As an alternative to the job_container/tmpfs plugin, I've now built and tested the SPANK plugin https://github.com/University-of-Delaware-IT-RCI/auto_tmpdir. This plugin both provides bind mounts of configurable directories, and it also works correctly with NFS automounted user home directories! I've documented my tests in: https://github.com/University-of-Delaware-IT-RCI/auto_tmpdir/issues/6 and collected the entire configuration in: https://wiki.fysik.dtu.dk/niflheim/Slurm_configuration#temporary-job-directories Hopefully the job_container/tmpfs plugin could be inspired by auto_tmpdir to implement a solution that works with NFS autofs home directories?
I would prefer to use the job_container/tmpfs plugin as it is an official part of SLURM and doesn't need an epilog script for cleaning up the nodes. So it would be very nice indeed if this issue could be fixed soon.
(In reply to staeglis from comment #17) > I would prefer to use the job_container/tmpfs plugin as it is an official > part of SLURM and doesn't need an epilog script for cleaning up the nodes. I agree with your desire for an official Slurm plugin. However, the auto_tmpdir SPANK plugin doesn't need an epilog script for cleaning up the nodes, AFAICT. Just create plugstack.conf and restart the slurmd's, this worked for me.
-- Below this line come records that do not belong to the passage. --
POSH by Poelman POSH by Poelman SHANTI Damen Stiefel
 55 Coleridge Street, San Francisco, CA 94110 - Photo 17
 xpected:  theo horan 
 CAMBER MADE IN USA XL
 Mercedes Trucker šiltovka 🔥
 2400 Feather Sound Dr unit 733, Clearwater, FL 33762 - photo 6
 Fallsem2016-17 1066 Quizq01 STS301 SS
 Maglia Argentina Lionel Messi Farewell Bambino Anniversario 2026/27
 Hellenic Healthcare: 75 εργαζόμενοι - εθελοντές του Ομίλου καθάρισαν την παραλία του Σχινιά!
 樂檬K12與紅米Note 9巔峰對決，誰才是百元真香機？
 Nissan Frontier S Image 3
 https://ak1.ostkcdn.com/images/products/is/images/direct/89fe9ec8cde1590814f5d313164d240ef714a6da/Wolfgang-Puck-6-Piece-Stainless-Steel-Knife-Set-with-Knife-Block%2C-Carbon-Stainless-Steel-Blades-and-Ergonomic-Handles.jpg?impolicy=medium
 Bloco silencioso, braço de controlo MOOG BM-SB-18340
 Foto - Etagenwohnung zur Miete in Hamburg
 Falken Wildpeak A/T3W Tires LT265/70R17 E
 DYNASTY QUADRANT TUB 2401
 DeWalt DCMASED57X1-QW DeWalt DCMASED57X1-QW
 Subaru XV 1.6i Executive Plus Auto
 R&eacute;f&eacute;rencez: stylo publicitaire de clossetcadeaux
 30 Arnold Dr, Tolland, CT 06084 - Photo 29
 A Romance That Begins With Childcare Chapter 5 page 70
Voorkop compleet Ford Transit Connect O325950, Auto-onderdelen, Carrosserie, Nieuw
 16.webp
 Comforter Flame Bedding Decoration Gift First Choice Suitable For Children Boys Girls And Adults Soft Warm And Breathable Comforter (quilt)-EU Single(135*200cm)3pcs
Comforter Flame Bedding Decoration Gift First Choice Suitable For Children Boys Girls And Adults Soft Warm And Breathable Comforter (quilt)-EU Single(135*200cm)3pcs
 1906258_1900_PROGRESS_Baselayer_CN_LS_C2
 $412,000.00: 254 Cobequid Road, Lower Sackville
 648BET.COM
Oh my fault. Seems that I've mixed it with this: https://github.com/hpc2n/spank-private-tmp
Thanks for that information, Ole. I passed it along to my colleague who is working on bug 12567. I'm marking this bug as a duplicate of bug 12567 since it is now public. Feel free to take all the discussion to that bug. *** This ticket has been marked as a duplicate of ticket 12567 ***